::: Excerpt to read

# How's life in Thailand?



## tureatan (Nov 28, 2015)

Dear all, 
We are new on this forum so please excuse us if we do not proceed as we should.
We are currently expat in the UK working in Edinburgh. And we are seeking to work in Asia in the next 2 years. And HR departement in our Group adviced Thailand.
Although we have no idea what so ever about life in Thailand.
We took some information about Bangkok and Singapore mostly. Though we would be so grateful if you could tell us a few things like.
- Is life expensive?
- Is it safe for kids and is it easy to live with kids?
- Is it safe generally?
- Is it difficult to have a visa?
- Between Bangkok and Singapore, which one would you advise to go to? Or maybe another city?

We surely have more questions even though it does not come in our mind just now. 


Thank you very much.

Vince


----------



## Thai Bigfoot (Aug 29, 2009)

::::::

**Using the information:**
- a) Answer these questions from the forum post about life in Thailand:
(i) In which city are the posters currently working?
(ii) Within what period do they hope to be working in Asia?
(iii) What name is signed at the end of the post?
- b) Quote the forum post about life in Thailand word for word, everything from "We are currently" down to "it safe generally?".

::: The data

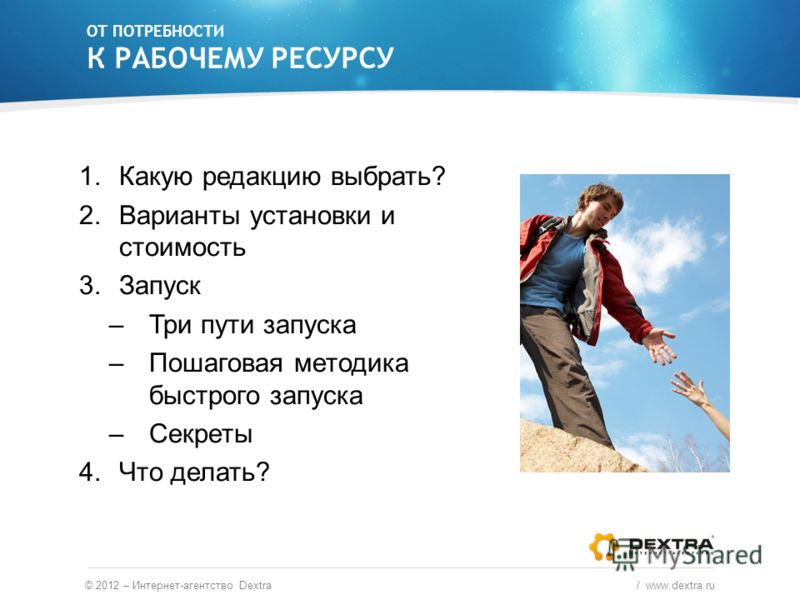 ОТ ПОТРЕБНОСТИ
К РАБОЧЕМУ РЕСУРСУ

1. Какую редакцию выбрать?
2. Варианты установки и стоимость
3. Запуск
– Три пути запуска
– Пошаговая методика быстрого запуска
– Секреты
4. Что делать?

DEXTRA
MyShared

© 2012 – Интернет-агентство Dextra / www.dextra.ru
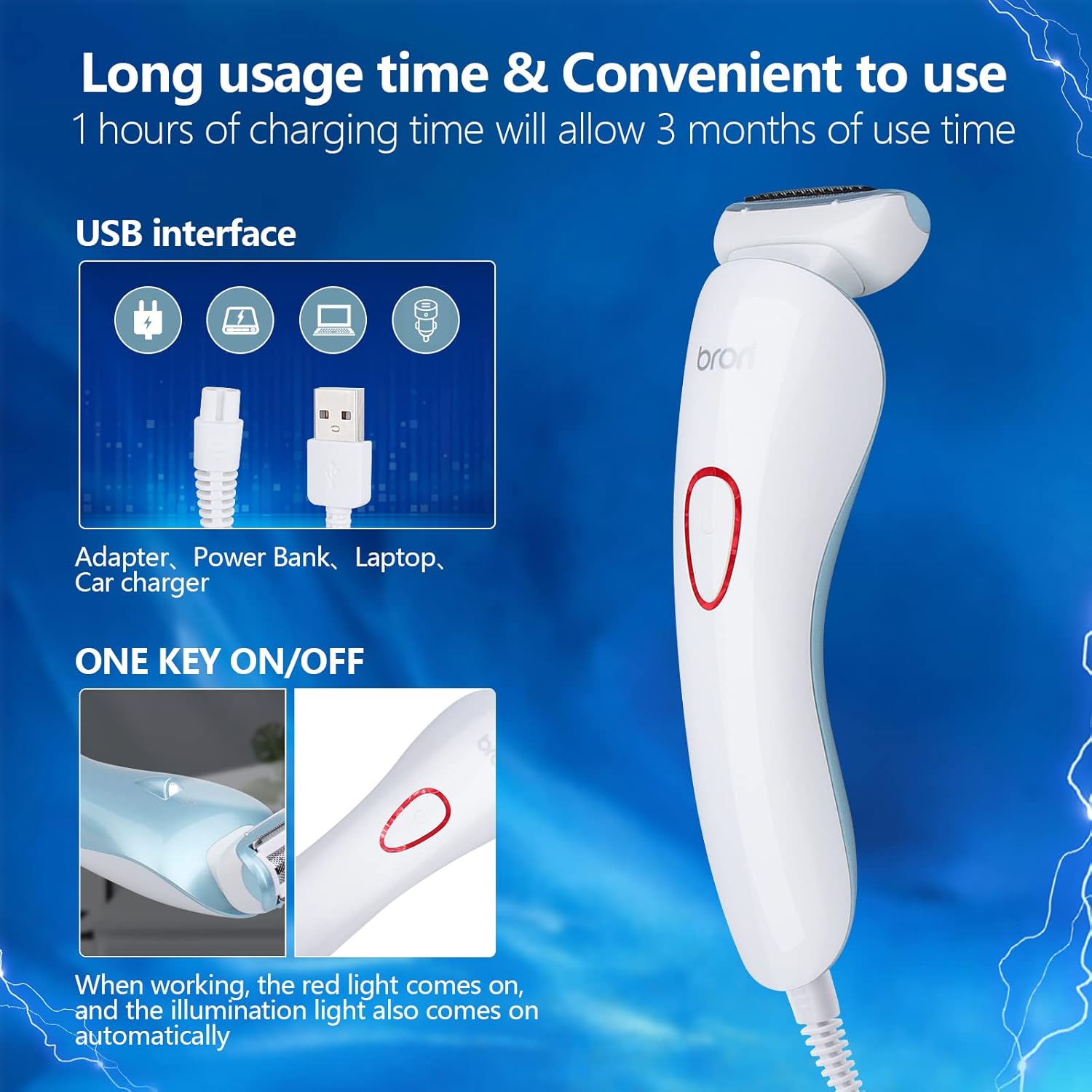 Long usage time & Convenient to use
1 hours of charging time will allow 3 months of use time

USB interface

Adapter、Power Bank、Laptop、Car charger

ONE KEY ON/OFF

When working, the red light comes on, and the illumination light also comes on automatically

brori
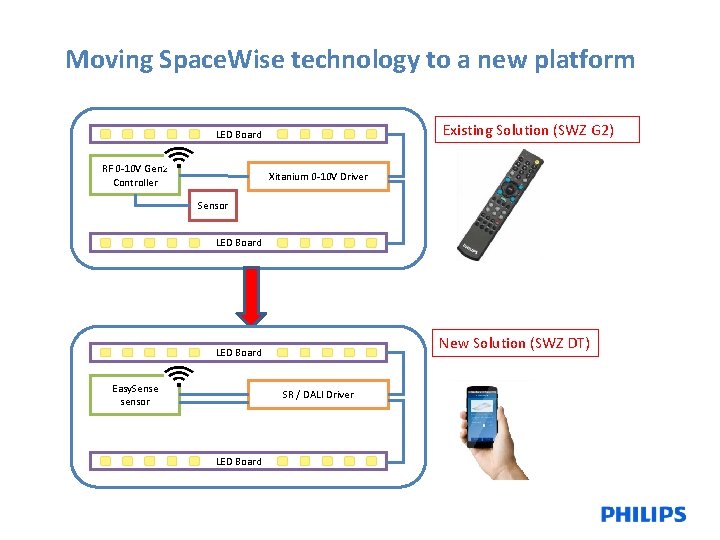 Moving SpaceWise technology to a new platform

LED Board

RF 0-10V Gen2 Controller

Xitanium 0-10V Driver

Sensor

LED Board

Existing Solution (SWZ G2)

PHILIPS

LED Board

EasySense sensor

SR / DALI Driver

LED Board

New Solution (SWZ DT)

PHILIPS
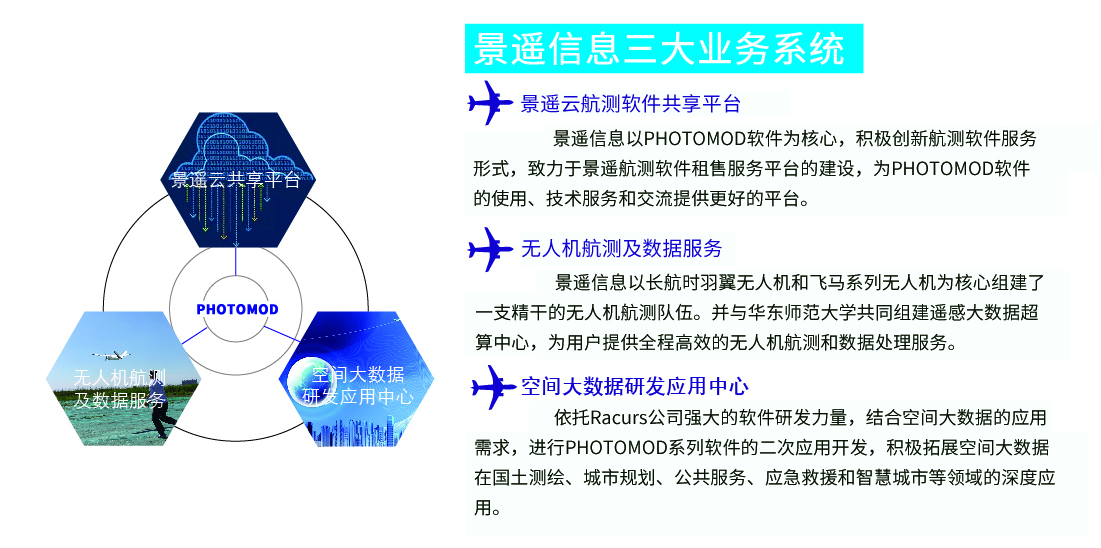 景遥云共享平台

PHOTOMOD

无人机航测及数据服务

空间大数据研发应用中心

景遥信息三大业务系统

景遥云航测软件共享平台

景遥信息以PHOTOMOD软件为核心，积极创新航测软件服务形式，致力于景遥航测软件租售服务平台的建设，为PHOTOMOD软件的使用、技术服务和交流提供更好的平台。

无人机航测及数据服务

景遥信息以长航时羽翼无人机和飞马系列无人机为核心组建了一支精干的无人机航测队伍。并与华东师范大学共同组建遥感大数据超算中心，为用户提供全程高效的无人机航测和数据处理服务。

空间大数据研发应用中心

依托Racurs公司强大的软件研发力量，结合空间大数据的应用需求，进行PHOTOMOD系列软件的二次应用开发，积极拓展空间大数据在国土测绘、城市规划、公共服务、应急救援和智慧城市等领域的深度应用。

::::::
::: The data

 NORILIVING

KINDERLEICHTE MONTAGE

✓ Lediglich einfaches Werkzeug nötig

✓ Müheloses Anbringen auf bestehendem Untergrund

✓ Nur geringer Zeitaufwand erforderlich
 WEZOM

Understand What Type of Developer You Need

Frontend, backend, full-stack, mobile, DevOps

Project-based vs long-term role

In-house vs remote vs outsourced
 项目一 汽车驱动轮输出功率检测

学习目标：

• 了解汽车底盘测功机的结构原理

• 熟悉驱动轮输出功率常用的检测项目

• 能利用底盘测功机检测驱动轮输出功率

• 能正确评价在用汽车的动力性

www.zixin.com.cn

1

::::::
::: The data

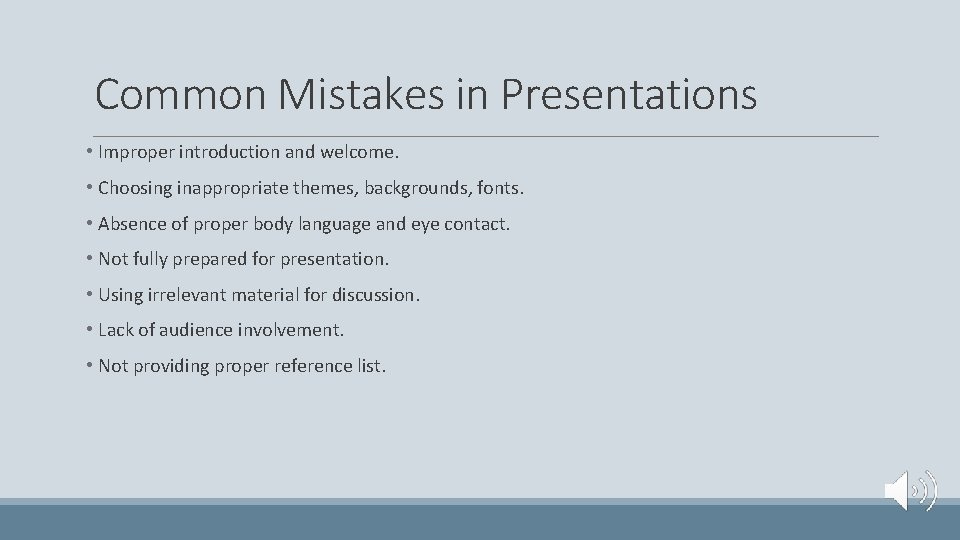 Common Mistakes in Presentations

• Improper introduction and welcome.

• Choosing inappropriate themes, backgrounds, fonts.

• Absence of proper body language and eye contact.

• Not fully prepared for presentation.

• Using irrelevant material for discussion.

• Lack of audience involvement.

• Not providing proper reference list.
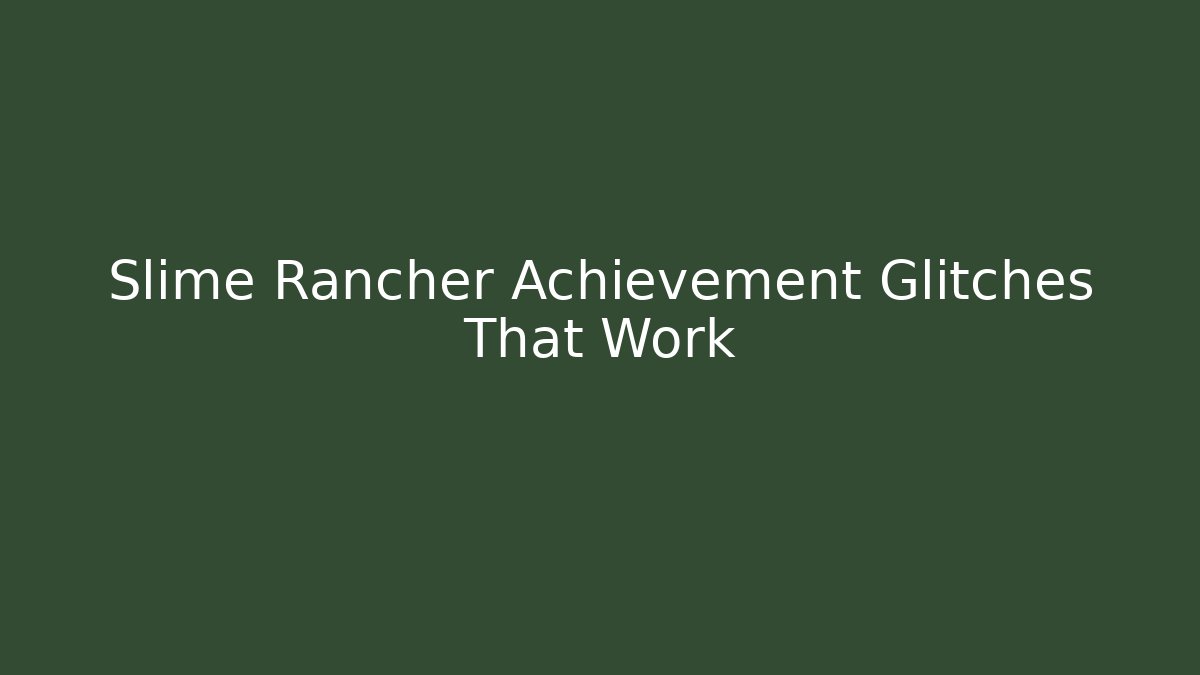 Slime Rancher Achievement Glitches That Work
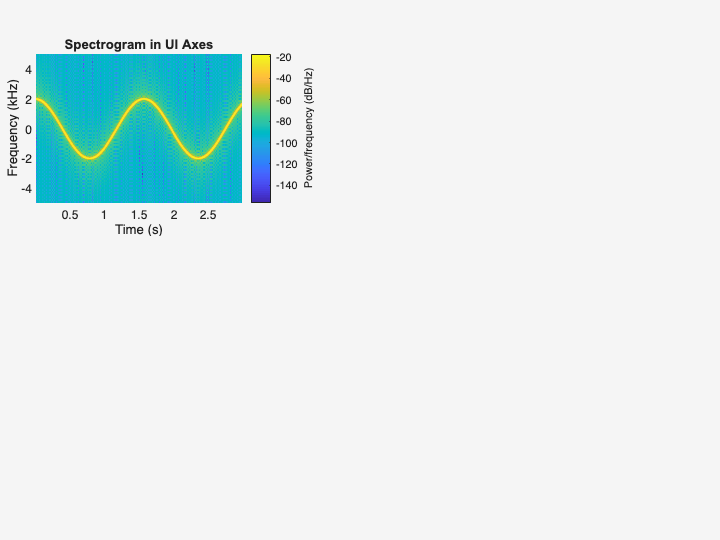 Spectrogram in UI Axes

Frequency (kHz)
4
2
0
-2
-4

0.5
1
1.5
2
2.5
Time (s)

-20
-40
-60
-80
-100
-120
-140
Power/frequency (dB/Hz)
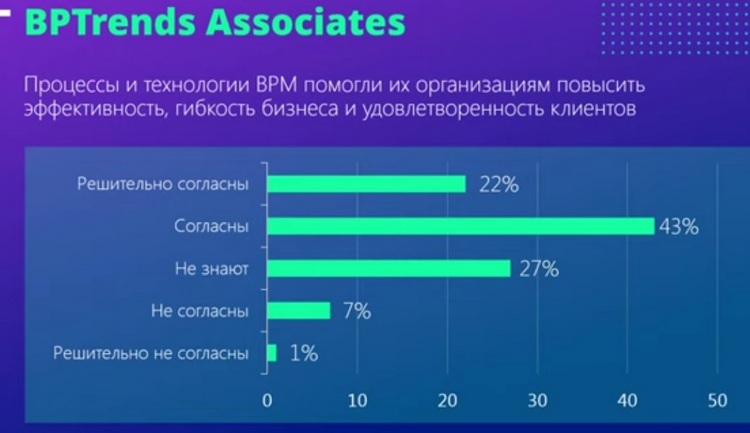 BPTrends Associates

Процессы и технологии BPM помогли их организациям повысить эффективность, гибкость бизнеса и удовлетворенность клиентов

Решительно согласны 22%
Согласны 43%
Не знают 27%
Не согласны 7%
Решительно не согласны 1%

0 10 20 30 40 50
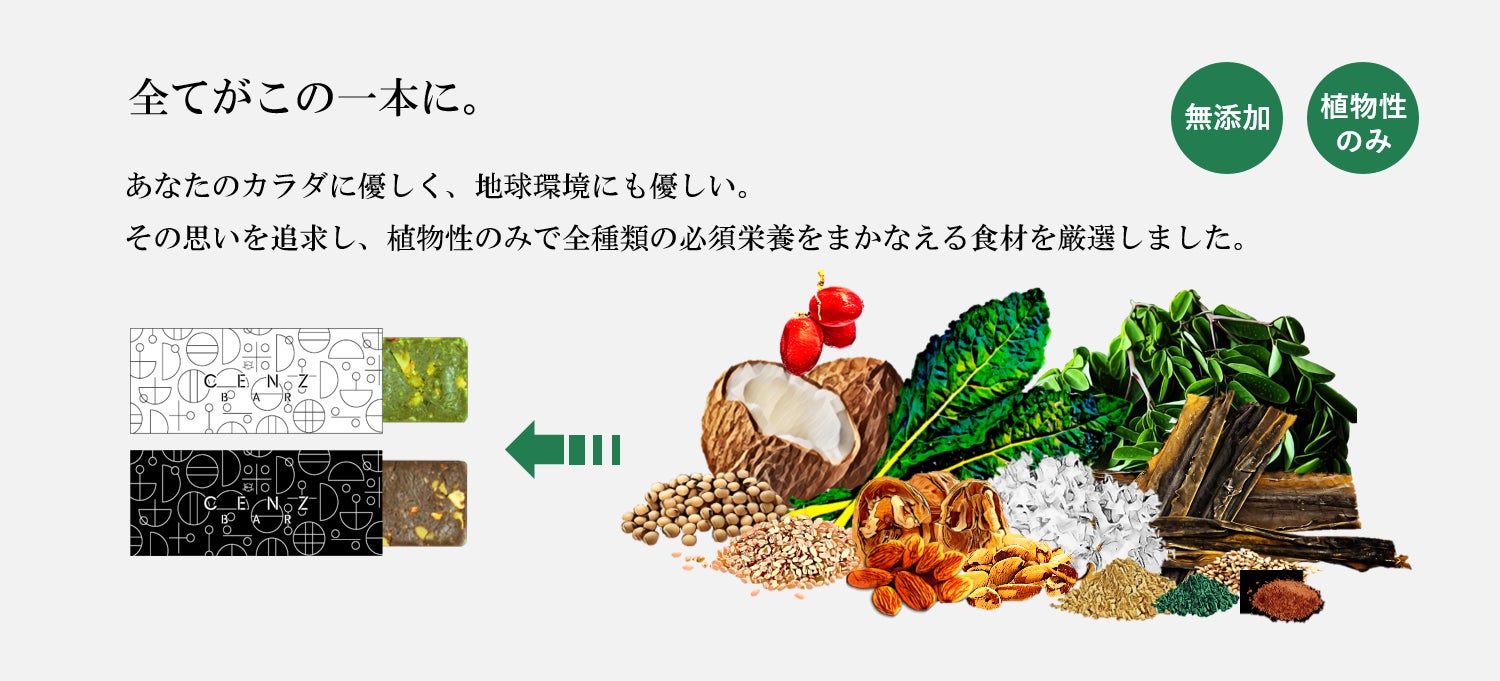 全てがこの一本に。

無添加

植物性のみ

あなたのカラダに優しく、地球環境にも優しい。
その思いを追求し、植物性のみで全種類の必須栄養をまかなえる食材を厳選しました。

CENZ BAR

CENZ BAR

::::::

**Answers for the tasks:**
- a)
(i) Edinburgh
(ii) The next 2 years
(iii) Vince

- b)
We are currently expat in the UK working in Edinburgh. And we are seeking to work in Asia in the next 2 years. And HR departement in our Group adviced Thailand.
Although we have no idea what so ever about life in Thailand.
We took some information about Bangkok and Singapore mostly. Though we would be so grateful if you could tell us a few things like.
- Is life expensive?
- Is it safe for kids and is it easy to live with kids?
- Is it safe generally?